## [To be done]
In the forum thread below about a disappointing lake photo, what two changes does tecboy recommend making to the photograph?

## [Extract to read]
● ● ● ● ●

# Why is this so terrible.....



## JustJazzie (Jun 26, 2014)

I don't always post questions about camera equipment, Sometimes I post horrible pictures too. :Giggle:

I was going through pictures from the lake the other day and Im so disappointed. This was one of the prettiest spots that I found, and I *thought* I was shooting it during a good time, but apparently not. My intention was to attempt another HDR but the clouds moved so that won't work at all. Anyways, it falls pretty flat so I figured it would be a good one to get some hardcore C&C on.

Dont be too nice, Im ready this time.


 

Here is a link to the larger file if it helps to see it bigger.
https://www.flickr.com/photos/33723628@N02/14330542418/


----------



## slimodin (Jun 26, 2014)

I'm just getting into this hobby but for me there's just nothing of interest. I mean the road is nice but it leads to nothing. Maybe if a storm was in the background or something significant it would be better. Fwiw I've taken tons of these pics as well. Like you, they seem to always fall flat. 

Hooefully someone one with more wisdom will come along and chime in.


----------



## tecboy (Jun 27, 2014)

Brighten up the photograph and add a warmer tone.


----------



## Usul (Jun 27, 2014)

Because of the road at foreground the background wich should be the main object of this image looks flat. Personaly I'm not a fan of low points of view so I would crop the bottom part of the image. And the white balance settings is way too cold.


----------



## Derrel (Jun 27, 2014)

Too much rocky road, not enough ice cream...the rocky road at the foreground is soooooo wide,and sooo prominent in this photo that it makes the background look small. I'd say too short of a focal length to make the "scene" really pop. You were seeing with yuor eyes and brain, but the camera's vision was very different.


----------



## WesternGuy (Jun 27, 2014)

I will agree with the comments of previous folks.  My main question that you have to answer is "What is the subject?"  Is it the road or the hills in the background?  Regardless, the image is a bit underexposed and could use some contrast - the trees in the middle ground seem to just fade into the hills in the background.  As Derrel indicates, the camera does not see the scenery the way your eyes do.  Personally, I would have tried the HDR to see what happened with the clouds.  Most HDR programs can handles the "ghosting" that might occur with moving clouds.

● ● ● ● ●

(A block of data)
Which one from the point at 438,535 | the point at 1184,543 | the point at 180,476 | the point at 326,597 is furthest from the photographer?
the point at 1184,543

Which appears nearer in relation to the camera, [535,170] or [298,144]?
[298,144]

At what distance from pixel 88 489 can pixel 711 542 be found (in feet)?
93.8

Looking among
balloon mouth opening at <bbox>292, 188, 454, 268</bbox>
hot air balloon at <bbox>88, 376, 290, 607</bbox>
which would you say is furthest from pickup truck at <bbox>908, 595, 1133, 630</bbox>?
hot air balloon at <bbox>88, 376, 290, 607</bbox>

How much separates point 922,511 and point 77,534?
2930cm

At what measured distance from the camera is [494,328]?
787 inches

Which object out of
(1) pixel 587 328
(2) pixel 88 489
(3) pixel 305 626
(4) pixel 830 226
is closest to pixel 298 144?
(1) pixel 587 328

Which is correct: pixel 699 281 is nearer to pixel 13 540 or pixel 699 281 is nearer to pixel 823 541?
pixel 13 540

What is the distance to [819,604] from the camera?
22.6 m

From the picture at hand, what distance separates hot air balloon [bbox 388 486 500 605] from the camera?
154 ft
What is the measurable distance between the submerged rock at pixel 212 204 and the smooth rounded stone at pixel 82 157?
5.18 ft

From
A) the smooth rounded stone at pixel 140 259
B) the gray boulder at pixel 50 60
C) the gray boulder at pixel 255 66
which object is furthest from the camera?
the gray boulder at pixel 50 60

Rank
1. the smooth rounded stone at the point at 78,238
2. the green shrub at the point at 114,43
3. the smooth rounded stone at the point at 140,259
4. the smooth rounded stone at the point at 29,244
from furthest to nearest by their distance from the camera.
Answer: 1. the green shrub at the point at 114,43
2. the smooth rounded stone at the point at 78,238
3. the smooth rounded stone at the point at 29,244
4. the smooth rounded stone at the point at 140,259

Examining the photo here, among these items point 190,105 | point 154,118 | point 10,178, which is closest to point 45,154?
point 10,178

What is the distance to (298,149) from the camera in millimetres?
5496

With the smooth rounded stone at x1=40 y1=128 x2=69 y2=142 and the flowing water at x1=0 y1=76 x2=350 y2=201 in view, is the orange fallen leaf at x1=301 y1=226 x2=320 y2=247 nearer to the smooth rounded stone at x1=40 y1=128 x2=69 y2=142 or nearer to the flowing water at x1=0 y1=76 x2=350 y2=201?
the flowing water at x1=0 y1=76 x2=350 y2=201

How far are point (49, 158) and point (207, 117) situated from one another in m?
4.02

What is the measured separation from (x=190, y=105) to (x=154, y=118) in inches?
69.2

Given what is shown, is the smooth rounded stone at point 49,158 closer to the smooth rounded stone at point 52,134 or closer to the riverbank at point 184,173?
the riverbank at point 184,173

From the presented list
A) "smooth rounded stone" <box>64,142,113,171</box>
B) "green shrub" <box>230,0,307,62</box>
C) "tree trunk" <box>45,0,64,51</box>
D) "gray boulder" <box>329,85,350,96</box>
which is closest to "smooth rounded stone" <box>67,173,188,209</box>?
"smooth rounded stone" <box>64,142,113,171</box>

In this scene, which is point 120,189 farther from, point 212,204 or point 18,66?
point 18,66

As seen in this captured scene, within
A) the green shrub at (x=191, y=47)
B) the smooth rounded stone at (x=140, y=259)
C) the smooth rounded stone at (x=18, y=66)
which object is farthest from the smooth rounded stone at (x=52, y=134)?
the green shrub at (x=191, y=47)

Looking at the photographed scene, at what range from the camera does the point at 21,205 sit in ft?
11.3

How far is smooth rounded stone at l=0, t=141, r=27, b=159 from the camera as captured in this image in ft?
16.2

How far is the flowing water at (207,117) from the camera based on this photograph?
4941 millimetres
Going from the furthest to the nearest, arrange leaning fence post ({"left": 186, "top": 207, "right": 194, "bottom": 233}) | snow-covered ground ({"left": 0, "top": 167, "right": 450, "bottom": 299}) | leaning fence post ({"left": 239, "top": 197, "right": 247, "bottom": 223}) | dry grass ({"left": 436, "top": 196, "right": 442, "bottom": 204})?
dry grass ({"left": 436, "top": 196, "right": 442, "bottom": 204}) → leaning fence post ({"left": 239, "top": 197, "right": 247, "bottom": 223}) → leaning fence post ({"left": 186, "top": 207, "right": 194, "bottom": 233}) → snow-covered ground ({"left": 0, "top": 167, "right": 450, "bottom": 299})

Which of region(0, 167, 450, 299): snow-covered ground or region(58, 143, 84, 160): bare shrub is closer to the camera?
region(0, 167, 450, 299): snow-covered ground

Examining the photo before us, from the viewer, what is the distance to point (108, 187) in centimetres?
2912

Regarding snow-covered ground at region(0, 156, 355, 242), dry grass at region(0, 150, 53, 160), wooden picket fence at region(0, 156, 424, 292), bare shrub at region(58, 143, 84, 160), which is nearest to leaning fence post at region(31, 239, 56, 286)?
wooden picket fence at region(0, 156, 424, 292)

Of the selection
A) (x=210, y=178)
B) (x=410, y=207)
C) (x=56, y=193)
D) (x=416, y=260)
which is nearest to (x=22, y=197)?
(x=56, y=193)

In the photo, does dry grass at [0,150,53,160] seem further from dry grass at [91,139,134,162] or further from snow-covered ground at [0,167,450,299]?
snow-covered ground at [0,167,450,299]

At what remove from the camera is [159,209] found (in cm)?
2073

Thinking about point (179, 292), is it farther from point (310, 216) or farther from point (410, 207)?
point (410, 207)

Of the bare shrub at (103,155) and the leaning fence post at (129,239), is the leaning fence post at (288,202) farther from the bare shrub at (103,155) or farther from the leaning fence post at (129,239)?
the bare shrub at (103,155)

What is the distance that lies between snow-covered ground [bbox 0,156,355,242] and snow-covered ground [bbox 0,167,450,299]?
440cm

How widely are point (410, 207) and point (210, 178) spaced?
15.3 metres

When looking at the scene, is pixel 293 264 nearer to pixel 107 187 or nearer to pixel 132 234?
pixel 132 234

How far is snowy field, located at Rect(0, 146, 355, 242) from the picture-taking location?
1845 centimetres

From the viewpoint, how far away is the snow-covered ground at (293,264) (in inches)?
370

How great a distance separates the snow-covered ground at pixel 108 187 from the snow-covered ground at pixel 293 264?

● ● ● ● ●

## [The reply]
Brighten it up and add a warmer tone.